Scholz: Abschied ohne sichtbare Wehmut

Scholz: Abschied ohne sichtbare Wehmut
Nach dem Ende seiner Kanzlerschaft wolle er mehr Sport treiben, Bücher lesen und wandern gehen: Auf dem evangelischen Kirchentag in Hannover hat Olaf Scholz (SPD) wohl seinen letzten großen Auftritt - und zeigt sich ungewohnt in Plauderlaune.
02.05.2025
epd
Von Stephan Cezanne (epd)

Hannover (epd). Der scheidende Bundeskanzler Olaf Scholz (SPD) hat sich gegen Kritik an seiner Amtsführung gewehrt. „Ich denke schon, dass ich überwiegend das Richtige getan habe und dass das auch rauskommen wird“, sagte er am Freitag auf einem Hauptpodium des 39. Deutschen Evangelischen Kirchentages in Hannover. In seiner in der kommenden Woche endeten Amtszeit habe er viele Weichen für eine gute Zukunft in Deutschland gestellt.

Auf der Messe der niedersächsischen Landeshauptstadt wurde der 66-jährige SPD-Politiker von Hunderten Kirchentagsbesuchern mit stehendem Applaus empfangen und verabschiedet.
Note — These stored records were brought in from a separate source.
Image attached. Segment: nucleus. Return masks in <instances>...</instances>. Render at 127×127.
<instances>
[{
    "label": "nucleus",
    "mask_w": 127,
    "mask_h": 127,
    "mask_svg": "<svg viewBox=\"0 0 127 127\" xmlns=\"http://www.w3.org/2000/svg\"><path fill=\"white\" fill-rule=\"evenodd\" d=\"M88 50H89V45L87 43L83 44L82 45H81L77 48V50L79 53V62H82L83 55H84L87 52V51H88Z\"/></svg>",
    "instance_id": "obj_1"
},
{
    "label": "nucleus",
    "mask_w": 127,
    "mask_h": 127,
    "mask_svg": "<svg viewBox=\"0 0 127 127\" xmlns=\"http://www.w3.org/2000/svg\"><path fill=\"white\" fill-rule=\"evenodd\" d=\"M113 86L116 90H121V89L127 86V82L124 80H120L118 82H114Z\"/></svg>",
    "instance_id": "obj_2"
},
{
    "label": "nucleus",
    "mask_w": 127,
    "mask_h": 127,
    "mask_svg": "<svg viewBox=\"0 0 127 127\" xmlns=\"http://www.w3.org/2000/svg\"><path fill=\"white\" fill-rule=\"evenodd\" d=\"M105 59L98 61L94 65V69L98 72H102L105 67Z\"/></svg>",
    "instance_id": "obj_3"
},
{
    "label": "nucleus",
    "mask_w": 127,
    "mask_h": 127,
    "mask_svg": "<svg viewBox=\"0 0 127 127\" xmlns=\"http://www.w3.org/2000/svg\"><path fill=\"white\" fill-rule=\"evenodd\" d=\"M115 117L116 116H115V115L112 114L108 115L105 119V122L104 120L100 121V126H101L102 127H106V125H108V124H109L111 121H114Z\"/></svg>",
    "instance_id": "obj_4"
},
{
Im Gespräch mit der NDR-Journalistin Christina von Saß gab er sich entspannt und wie gewohnt hanseatisch zurückhaltend bei persönlichen Fragen. Dennoch gab er einige Einblicke in sein Seelenleben. Bisher gehe es ihm „ziemlich gut“ mit Blick auf das Ende seiner Kanzlerschaft, räumte er ein.

Scholz äußerte sich zu vielen politischen Themen: Trotz der Einstufung der AfD als gesichert rechtsextremistisch sprach er sich gegen einen Schnellschuss bei einem Parteiverbotsverfahren aus: „Ich finde, das ist eine Sache, die man nicht übers Knie brechen darf.“ Respekt und Solidarität in einer Gesellschaft sei ein Mittel gegen rechten Populismus.

„Wir müssen untereinander Respekt entwickeln für unterschiedliche berufliche Lebenswege und Lebensentscheidungen über die Frage, wie man sein Glück finden will“, sagte Scholz. Er warnte zugleich vor einer verbreiteten Schwarzmalerei. „Wir können ohne Zuversicht gar nicht leben“ sagte er unter großem Applaus. Obwohl er selbst keiner Kirche angehöre, schätze er den Beitrag der Kirchen für den Zusammenhalt der Gesellschaft sehr.

Er wünsche sich für die anstehenden Zukunftsfragen eine breitere politische Debatte: „Wir müssen eine komplexe Debatte zulassen.“ Es gebe Politiker in Deutschland, die „jede Woche etwas anderes sagen“, sagte Scholz. Zu denen habe er nie gehören wollen.

Zur Einführung der Wehrpflicht äußerte sich Scholz zurückhaltend. Klar sei, dass Deutschland für seine Verteidigung im Ernstfall mehr Soldaten brauche. Für die Rückkehr zur allgemeinen Wehrpflicht fehle es an Kapazitäten. Stattdessen favorisiere er das Modell, in dem junge Menschen angeschrieben werden und sich freiwillig melden können. Scholz selbst hatte als junger Mann Ersatzdienst geleistet.

Scholz sieht seine seine politische Zukunft weiterhin im Bundestag, will aber „nicht jeden Tag die Politik kommentieren“. Seine gewonnene freie Zeit möchte er nutzen, um mehr Sport zu treiben, Bücher zu lesen und mit seiner Ehefrau wandern zu gehen.

Der 39. Deutsche Evangelische Kirchentag findet bis Sonntag in Hannover statt. Das fünftägige Treffen steht unter der Losung „mutig - stark - beherzt“. Bundeskanzlerin a.D. Angela Merkel (CDU) war am Donnerstag zu Gast auf dem Protestantentreffen.